> [Task requirements]: Could you repeat the data word for word while skipping the pictures?

> [Given material]:

- - -

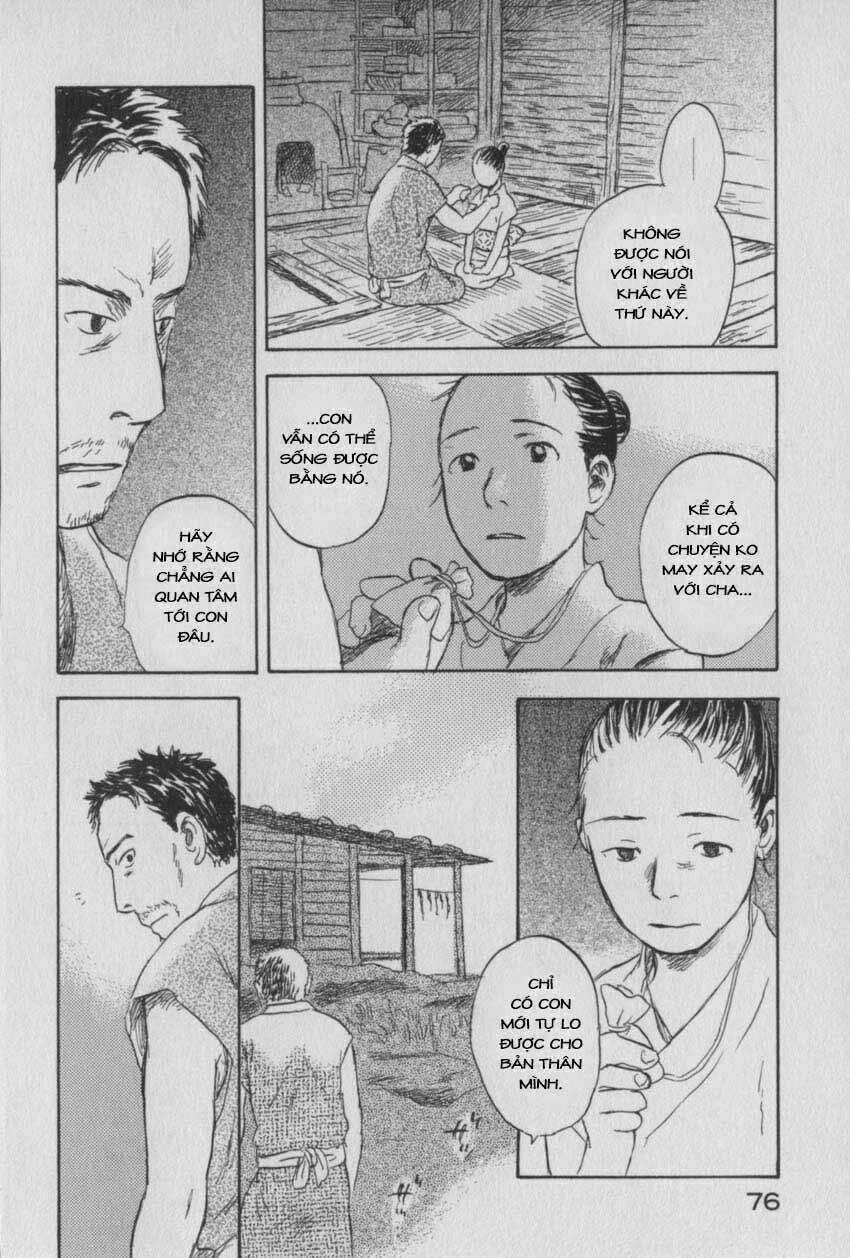 Mushishi - Chapter 27 - Trang 27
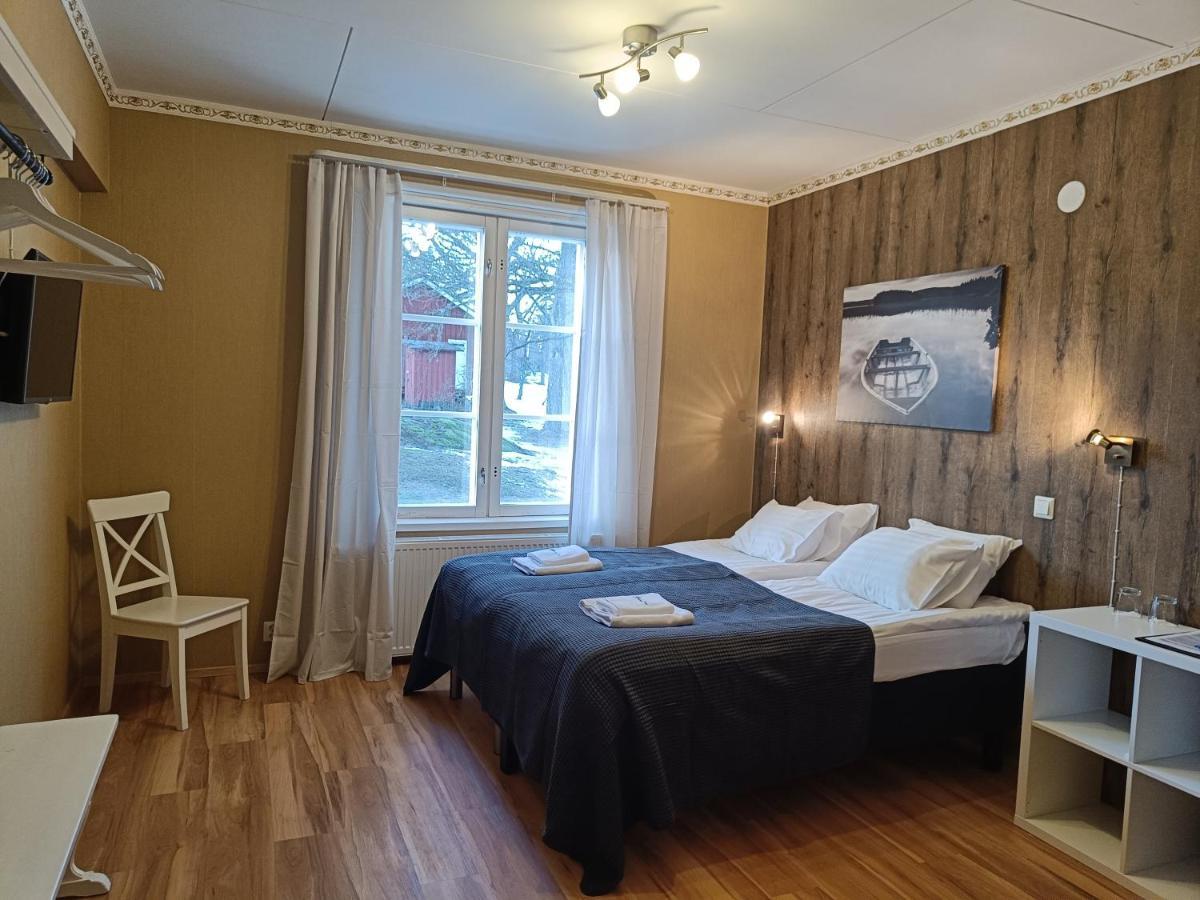 Joensuun Tilan Paeaerakennus Bed & Breakfast Soderkulla  Dış mekan fotoğraf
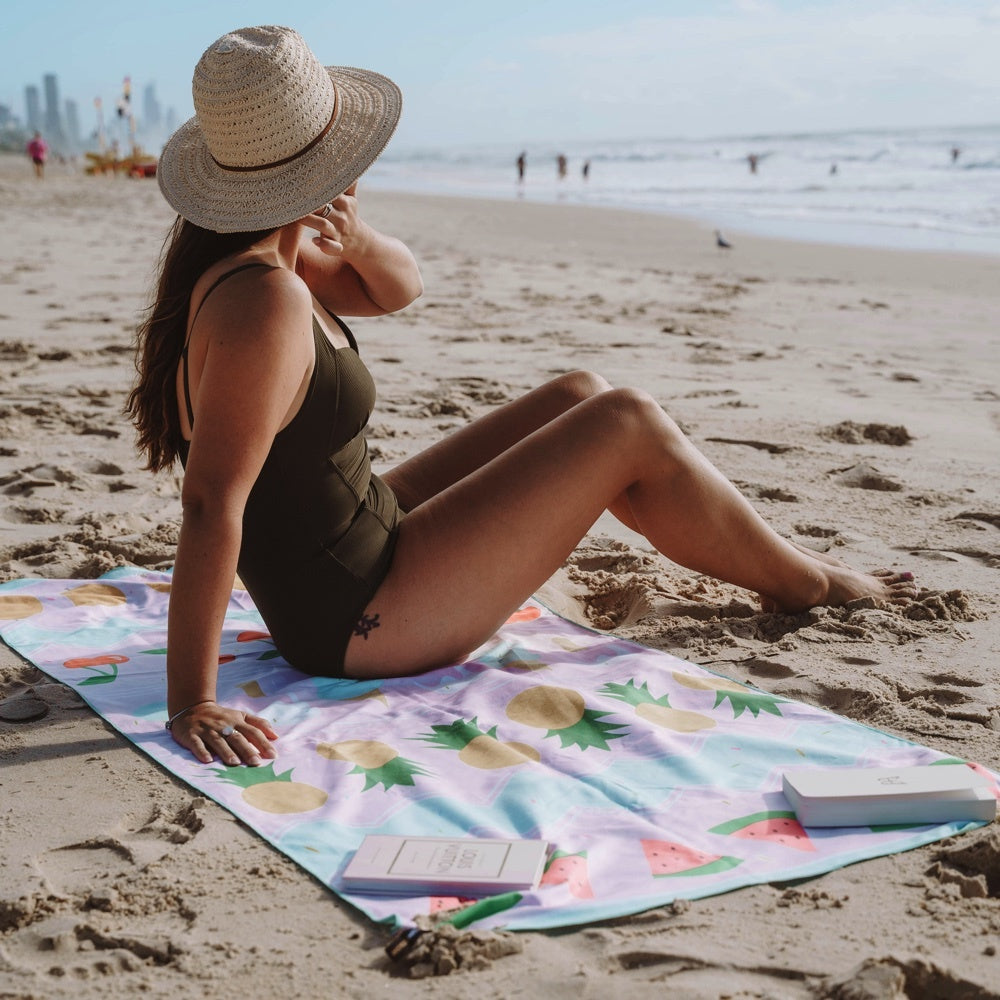 Sun Dayz Towel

- - -

> [Solution to this task]:
 Mushishi - Chapter 27 - Trang 27
 Joensuun Tilan Paeaerakennus Bed & Breakfast Soderkulla  Dış mekan fotoğraf
 Sun Dayz Towel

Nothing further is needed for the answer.